CONSIGNES
A: Indiquez si chacune des affirmations suivantes concorde avec l'extrait sur les banlieues françaises, en répondant par oui ou par non et en citant textuellement les mots décisifs : (i) les quartiers dits « sensibles » regroupent près de 5 millions d'habitants ; (ii) les banlieues sont déjà devenues des territoires ethniques ; (iii) les immigrés italiens ou polonais du début du siècle dernier se sont intégrés en une génération.
B: Filtrez les entrées en recopiant chaque ligne qui contient le mot « heart ». La casse doit être respectée.

EXTRAIT À LIRE
=-=-=

La République, en contradiction avec ses propres principes, paraît incapable d’intégrer ces jeunes Français qui se vivent comme les indigènes de la nation, comme s’il y avait toujours une marque, une trace d’une immigration lointaine qui pèse toujours sur eux. Les immigrés italiens ou polonais du début du siècle dernier se sont intégrés en une génération. Cela n’a pas toujours été facile, mais la République a su faire son travail.

En France, les quartiers dits «sensibles» – ils concernent près de 5 millions d’habitants – ont été l’objet depuis le début des années 1980 d’un traitement social continu grâce à la «politique de la ville». Il est donc faux de dire que ces quartiers ont été laissés totalement à l’abandon. La puissance publique est présente en banlieue sous de multiples formes. Il n’y a pas en France de ghettos de type nord-américain et le périphérique qui sépare Paris de ses banlieues n’est pas une frontière. […]

Actuellement, les banlieues ne sont pas encore des territoires ethniques, mais elles s’ethnicisent de plus en plus.

=-=-=

DOCUMENTS DE TRAVAIL
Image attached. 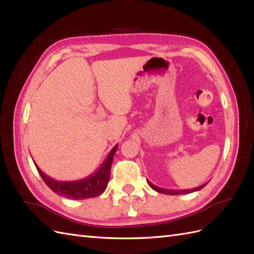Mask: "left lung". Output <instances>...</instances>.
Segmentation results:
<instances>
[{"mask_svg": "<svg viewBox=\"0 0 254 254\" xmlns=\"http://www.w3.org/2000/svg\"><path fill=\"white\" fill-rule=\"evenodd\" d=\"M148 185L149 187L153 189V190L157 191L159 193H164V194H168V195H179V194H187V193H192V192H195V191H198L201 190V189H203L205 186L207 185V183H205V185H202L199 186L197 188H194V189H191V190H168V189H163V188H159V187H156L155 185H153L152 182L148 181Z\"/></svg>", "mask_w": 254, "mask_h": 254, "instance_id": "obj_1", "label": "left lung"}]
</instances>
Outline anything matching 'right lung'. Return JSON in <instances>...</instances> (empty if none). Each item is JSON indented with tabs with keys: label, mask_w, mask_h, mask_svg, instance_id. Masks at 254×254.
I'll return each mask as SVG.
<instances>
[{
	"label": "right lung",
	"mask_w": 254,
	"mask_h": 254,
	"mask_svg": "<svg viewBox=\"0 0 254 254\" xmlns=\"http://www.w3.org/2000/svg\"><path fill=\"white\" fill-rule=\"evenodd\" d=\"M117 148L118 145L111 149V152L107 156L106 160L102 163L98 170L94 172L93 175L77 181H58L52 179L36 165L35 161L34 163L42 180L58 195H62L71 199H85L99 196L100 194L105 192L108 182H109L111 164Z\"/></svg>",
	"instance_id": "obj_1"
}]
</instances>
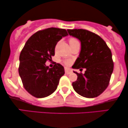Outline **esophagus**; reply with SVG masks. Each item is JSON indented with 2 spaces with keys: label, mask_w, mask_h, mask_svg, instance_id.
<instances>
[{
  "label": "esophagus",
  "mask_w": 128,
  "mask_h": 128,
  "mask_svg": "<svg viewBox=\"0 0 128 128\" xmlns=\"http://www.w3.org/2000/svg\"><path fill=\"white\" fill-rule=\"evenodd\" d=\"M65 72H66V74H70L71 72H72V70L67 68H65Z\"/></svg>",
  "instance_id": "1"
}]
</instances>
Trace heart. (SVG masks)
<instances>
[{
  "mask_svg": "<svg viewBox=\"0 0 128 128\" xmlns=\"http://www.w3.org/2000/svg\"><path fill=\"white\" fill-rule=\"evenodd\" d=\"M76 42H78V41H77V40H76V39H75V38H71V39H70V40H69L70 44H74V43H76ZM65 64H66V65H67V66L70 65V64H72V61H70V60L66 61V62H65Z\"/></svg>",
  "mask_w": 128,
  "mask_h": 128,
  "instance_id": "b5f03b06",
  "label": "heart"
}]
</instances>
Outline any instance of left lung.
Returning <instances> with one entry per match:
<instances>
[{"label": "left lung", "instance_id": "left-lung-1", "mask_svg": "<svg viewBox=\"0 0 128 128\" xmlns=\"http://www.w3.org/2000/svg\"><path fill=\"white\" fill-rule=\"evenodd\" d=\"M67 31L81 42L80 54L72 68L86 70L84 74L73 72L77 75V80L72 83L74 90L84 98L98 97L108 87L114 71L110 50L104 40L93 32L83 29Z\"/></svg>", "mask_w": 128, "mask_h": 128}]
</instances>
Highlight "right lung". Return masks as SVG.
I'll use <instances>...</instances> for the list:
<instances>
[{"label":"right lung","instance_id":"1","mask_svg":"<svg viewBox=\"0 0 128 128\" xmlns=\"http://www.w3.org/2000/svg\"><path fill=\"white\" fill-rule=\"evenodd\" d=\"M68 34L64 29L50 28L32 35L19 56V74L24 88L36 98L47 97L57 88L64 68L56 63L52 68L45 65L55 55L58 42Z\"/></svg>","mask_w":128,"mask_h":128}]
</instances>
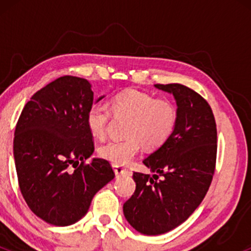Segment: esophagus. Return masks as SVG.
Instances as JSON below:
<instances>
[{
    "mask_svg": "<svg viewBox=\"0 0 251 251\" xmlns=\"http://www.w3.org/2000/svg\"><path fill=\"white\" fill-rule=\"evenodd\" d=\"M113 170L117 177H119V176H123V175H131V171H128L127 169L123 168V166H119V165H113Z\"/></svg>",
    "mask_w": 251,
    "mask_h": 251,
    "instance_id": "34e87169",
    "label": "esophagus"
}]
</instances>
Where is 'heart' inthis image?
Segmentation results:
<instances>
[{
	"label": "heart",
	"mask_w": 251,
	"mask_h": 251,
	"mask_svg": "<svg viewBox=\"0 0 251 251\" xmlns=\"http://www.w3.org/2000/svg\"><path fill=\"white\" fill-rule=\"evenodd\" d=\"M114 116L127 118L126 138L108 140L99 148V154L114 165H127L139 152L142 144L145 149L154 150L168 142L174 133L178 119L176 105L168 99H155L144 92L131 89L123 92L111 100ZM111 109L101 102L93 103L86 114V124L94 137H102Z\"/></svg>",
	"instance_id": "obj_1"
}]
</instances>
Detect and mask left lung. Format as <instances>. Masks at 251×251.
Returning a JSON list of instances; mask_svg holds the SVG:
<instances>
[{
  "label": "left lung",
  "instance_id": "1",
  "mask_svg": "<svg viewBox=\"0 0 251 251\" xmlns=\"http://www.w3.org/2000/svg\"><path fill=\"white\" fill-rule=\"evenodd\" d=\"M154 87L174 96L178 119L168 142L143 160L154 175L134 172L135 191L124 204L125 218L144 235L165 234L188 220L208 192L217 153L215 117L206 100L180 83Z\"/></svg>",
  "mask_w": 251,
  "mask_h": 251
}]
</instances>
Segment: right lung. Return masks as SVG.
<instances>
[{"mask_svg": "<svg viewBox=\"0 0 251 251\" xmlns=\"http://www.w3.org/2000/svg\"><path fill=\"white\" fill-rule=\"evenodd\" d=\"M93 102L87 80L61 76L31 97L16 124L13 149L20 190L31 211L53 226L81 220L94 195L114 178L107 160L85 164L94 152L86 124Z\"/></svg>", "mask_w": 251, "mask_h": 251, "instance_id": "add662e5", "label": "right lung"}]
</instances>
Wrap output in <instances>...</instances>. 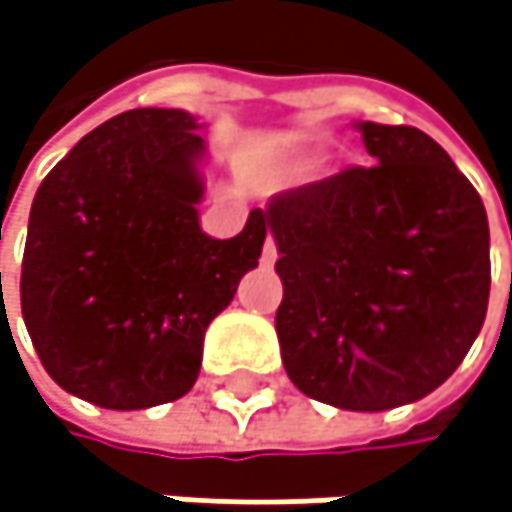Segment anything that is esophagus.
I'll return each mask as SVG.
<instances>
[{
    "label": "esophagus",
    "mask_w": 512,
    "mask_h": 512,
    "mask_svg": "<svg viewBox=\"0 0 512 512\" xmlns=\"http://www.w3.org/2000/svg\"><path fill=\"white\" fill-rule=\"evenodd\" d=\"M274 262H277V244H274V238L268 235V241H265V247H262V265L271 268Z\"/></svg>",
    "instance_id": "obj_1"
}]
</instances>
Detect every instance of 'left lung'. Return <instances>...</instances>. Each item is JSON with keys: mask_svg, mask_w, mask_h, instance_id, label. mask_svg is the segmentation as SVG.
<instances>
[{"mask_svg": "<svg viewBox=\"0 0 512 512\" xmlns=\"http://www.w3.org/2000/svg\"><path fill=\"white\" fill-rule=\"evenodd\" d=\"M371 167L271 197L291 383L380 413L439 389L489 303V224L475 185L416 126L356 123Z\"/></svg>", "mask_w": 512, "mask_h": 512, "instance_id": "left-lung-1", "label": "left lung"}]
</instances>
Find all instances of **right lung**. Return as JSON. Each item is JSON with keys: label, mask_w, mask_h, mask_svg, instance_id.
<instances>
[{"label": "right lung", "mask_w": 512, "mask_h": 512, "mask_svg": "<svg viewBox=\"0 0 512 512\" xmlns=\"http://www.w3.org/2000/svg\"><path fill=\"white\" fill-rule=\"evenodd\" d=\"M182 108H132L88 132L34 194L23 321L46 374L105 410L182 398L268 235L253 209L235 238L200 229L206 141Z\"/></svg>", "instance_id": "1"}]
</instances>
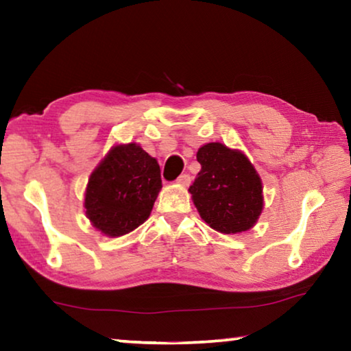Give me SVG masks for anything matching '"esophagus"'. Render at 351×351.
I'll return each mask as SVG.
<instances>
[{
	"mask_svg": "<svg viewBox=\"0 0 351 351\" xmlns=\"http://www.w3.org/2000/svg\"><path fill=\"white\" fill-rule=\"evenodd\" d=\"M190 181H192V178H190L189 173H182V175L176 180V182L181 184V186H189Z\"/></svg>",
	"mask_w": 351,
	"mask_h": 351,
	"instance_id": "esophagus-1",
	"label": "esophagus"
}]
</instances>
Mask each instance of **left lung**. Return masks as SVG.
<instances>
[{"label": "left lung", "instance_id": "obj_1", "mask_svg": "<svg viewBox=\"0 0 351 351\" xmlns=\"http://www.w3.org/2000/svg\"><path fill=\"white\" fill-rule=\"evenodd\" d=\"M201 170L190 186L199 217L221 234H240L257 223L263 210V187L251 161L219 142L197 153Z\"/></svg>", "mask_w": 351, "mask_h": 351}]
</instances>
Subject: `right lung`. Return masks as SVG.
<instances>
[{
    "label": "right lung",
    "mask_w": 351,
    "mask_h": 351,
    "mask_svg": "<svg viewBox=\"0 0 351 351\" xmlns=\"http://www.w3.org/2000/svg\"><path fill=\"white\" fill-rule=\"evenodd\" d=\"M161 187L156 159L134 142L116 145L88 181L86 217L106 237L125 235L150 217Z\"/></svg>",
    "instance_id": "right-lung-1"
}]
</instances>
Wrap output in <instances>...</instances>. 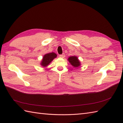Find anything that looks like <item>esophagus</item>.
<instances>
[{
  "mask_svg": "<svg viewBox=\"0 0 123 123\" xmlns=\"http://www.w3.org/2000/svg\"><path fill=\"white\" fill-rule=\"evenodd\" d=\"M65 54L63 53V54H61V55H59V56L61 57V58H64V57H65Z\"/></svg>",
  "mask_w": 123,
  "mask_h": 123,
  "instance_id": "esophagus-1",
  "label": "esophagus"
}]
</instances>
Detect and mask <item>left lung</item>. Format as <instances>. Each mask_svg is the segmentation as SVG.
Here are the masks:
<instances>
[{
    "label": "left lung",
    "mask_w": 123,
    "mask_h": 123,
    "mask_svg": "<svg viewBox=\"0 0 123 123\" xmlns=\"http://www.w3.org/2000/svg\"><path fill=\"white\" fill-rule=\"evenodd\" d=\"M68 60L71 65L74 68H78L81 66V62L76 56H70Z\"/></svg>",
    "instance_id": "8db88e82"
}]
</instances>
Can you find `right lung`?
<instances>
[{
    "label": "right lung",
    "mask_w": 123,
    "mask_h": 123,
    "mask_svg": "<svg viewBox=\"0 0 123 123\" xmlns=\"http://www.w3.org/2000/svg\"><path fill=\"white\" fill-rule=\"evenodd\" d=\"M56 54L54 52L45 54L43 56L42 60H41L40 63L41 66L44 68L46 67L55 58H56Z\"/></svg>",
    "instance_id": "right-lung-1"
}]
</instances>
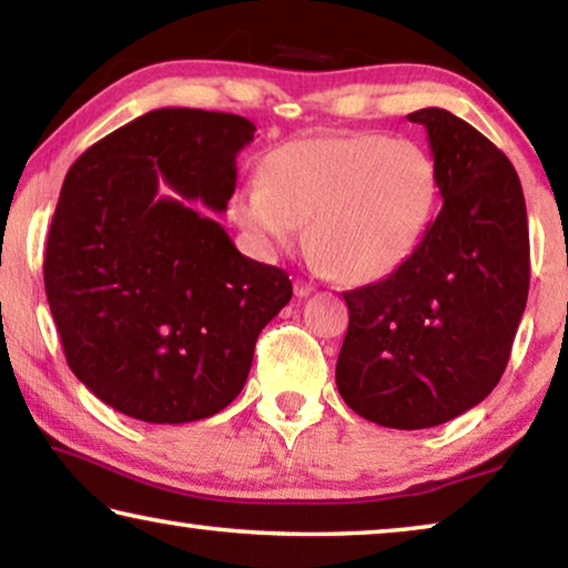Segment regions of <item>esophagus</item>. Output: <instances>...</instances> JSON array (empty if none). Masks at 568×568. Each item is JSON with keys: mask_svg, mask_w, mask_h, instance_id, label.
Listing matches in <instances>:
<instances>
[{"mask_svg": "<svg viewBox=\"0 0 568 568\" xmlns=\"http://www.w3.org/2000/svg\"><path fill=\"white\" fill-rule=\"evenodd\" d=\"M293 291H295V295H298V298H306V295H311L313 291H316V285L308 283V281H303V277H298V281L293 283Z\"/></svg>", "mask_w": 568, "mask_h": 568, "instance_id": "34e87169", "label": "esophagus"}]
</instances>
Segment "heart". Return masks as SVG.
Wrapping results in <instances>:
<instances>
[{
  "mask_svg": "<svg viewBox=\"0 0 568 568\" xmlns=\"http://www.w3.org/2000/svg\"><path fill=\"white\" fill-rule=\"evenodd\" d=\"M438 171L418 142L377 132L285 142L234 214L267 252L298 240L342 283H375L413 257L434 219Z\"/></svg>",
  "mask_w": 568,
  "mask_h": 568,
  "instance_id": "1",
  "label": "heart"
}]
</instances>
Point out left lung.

=-=-=

CORRIGÉ DES EXERCICES
A:
(i) Oui : « ils concernent près de 5 millions d’habitants ».
(ii) Non : « les banlieues ne sont pas encore des territoires ethniques ».
(iii) Oui : « se sont intégrés en une génération ».

B:
Trace heart. (SVG masks)
  "label": "heart"
Where is 'heart' inthis image?
	"label": "heart",
Segment "heart". Return masks as SVG.
  "label": "heart"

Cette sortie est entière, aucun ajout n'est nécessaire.